Working for the government usually requires a different type of retirement plan than average Americans who receive 401(k) plans from their employers and Social Security benefits from the government. Several retirement benefits are available to government employees. Here’s a look at how federal employees can strategize their retirement planning.

  1. Thrift Savings Plan Contributions and Investment Schemes

    A popular federal retirement planning option is a thrift savings plan (TSP), in which you determine for yourself how much money to invest. Your decision will impact the number of benefits you receive upon retirement. The contributions you make can either be with pre-tax or after-tax dollars, and you won’t pay taxes for pre-tax contributions until you withdraw money upon retirement.

    In 2022 the maximum contribution amount to a TSP in the United States was raised from $19,500 to $20,500. For individuals age 50 and over, you can make additional contributions of $6,500. A TSP retirement plan is available to both Civil Service Retirement System (CSRS) employees and Federal Employees Retirement System (FERS) employees, and the latter requires employers’ contributions.

    TSPs offer investments in stocks and bonds, but they carry a certain level of risk. These plans, however, can be customized for tapping into low-risk funds based on investments in Treasury bonds or higher-risk funds based on global stocks.

  2. Specialized Professional Advice Helps You Plan Better

    Federal employees typically have a hard time understanding their retirement plans due to confusion over benefits.
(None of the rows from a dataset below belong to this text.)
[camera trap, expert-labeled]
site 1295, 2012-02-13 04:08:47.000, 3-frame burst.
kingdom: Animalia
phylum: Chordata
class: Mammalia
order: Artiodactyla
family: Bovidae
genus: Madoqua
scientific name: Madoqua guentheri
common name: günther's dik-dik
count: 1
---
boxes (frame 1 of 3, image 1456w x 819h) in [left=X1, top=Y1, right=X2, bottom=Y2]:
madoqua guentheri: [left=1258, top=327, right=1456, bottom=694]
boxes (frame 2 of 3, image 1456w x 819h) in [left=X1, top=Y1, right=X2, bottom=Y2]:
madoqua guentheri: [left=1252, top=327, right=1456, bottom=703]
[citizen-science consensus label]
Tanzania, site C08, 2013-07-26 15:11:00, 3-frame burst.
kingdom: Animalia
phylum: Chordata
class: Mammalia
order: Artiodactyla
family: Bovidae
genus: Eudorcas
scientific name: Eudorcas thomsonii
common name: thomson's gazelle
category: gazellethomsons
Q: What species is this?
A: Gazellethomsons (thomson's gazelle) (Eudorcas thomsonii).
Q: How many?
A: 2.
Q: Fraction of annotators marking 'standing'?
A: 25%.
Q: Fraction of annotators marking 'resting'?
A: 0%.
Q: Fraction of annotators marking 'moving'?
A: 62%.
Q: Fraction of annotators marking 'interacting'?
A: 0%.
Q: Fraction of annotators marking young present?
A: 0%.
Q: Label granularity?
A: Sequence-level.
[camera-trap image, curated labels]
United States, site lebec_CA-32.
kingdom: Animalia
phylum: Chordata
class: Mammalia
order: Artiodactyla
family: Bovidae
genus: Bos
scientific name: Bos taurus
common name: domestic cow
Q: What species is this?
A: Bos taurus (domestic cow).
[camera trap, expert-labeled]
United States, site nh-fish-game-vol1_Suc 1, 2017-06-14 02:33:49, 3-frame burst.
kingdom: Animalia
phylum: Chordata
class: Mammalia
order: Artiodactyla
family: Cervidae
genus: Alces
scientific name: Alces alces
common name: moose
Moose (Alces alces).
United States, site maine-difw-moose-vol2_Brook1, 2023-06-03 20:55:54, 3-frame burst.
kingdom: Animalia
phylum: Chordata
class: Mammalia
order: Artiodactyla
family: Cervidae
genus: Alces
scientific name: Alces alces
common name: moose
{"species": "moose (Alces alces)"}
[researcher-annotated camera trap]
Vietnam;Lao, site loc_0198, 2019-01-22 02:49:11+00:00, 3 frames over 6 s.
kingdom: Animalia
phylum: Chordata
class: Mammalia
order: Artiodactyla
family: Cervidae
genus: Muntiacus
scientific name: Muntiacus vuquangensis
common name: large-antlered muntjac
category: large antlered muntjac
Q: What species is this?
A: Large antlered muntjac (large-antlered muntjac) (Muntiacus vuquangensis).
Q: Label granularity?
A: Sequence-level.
Often government employees turn to co-workers for advice, which creates even more confusion.

    Federal employees should talk to a Chartered Federal Employee Benefits Consultant (ChFEBC) since they are trained thoroughly on this topic. Ensure they are certified as fiduciary by the National Association of Certified Financial Fiduciaries (NACFF). This certification indicates they uphold the highest ethical standards and put their client’s interests ahead of their own.

  3. State and Local Government Employee Pensions

    State, county, and local government employees may be entitled to pensions, depending on the jurisdiction. These retirement plans are based on years of employment, final salary, or an average of your highest paying years. The equation includes a multiplier, which differs in each state. The biggest factors affecting the value of benefits tend to be the type of work and the year you started.
    You can start your federal retirement planning as soon as you are hired. Some employers offer a 457(b) plan, which will strengthen the more you contribute to it.


Pension Eligibility Criteria

Federal employees must be in service for at least five years to qualify for a pension. The pension is paid in the form of an annuity based on whatever your highest salary was for a consecutive three-year period. Your federal retirement payout will be about 1 percent of this average salary per year of work.
So, if you only worked five years at an average salary of $100,000 per year, your payout would be 1 percent of $500,000, which is $5,000. If you worked six times longer, which is 30 years, the payout would be $30,000.